Ahora es muy posible que, ante la falta de recursos que por diversas causas se ven privadas las tesorerías de las provincias, ante la caída en la recaudación local y de la nacional en aquellos impuestos que resultan coparticipables, las provincias se verán casi obligadas a emitir cuasi monedas para poder hacer frente a los compromisos contraídos, como forma de pago a proveedores y/o agentes de ese Estado, dentro de la jurisdicción del propio territorio provincial.
 
No podemos dejar de señalar que casi todas las provincias emitieron sus propias cuasi- monedas, conocidos como “bonos”, durante la crisis del 2001. Ese mecanismo les permitió transitar en mejores condiciones esa muy difícil coyuntura.
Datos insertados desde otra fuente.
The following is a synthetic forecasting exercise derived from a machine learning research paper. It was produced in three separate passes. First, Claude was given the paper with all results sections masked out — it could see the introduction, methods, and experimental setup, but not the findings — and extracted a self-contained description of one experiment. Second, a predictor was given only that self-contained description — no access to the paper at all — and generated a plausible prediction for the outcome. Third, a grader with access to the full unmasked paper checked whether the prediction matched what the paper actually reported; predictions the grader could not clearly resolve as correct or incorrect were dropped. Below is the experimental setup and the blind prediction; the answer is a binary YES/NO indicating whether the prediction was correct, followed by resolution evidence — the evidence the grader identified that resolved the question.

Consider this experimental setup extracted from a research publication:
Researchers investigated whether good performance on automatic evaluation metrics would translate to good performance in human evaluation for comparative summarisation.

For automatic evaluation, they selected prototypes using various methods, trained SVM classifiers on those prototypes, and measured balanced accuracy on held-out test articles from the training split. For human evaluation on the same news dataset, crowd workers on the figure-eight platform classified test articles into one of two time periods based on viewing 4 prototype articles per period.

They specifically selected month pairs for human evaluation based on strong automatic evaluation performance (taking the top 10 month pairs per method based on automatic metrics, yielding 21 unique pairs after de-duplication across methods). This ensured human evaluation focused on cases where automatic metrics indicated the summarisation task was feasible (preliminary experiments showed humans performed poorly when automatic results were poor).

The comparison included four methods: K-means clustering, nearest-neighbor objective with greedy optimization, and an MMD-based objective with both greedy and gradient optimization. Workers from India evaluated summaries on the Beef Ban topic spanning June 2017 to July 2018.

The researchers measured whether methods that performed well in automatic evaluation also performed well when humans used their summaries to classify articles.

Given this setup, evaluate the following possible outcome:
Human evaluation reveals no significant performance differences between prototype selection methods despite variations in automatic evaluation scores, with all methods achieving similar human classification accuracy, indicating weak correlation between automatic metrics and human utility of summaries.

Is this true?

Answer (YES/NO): NO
Tampoco debemos olvidar que años más tarde, luego de superada la crisis, el Estado Nacional obtuvo una nueva línea de crédito del banco mundial para el rescate de todas las cuasi-monedas provinciales. En definitiva, uno de los organismos multilaterales de crédito del sistema internacional, acudió en nuestro auxilio para que pudiéramos volver a tener una sola moneda de curso legal en todo el territorio nacional.
 
Ahora me pregunto: ¿habrá sido la intención de las autoridades del banco mundial ayudarnos a ordenar nuestro sistema económico-financiero? O, para que no se multiplicara el ejemplo exitoso de un país que podía con ese método, emitir auto préstamos a tasa cero, eliminando al mismo tiempo la necesidad de tomar créditos en moneda extranjera a tasas internacionales, con el agregado del porcentaje surgido del riesgo país fijado por consultoras de los países acreedores. Resultado final: préstamos imposibles de poder amortizar, solo se pueden cancelar los servicios de ese préstamo y se refinancia el capital. Hasta que se llega, por diversas causas, a la imposibilidad de poder cancelar en término alguno de los servicios de la deuda, lo que conlleva la caída de todos los plazos y por ende entramos en negociaciones para evitar el default, que más temprano que tarde llegará. Y así será por los condicionamientos a los que son sometidos nuestras naciones, con la presión del aumento de las tasas, ya que el reloj del riesgo país se multiplica diariamente, volviendo imposible encontrar una fórmula de acuerdo, que permita una justa solución a la crisis.
 
Pero hay otros caminos que se pueden recorrer, sin ser necesario que las naciones entreguen sus riquezas, ni que los pueblos se suiciden. Ese es el objetivo de la propuesta de una moneda no convertible que Mauricio Prelooker nos propone y que desde el grupo Felipe Vallese impulsamos y ofrecemos como aporte a las autoridades de la Nación en esta Argentina unida.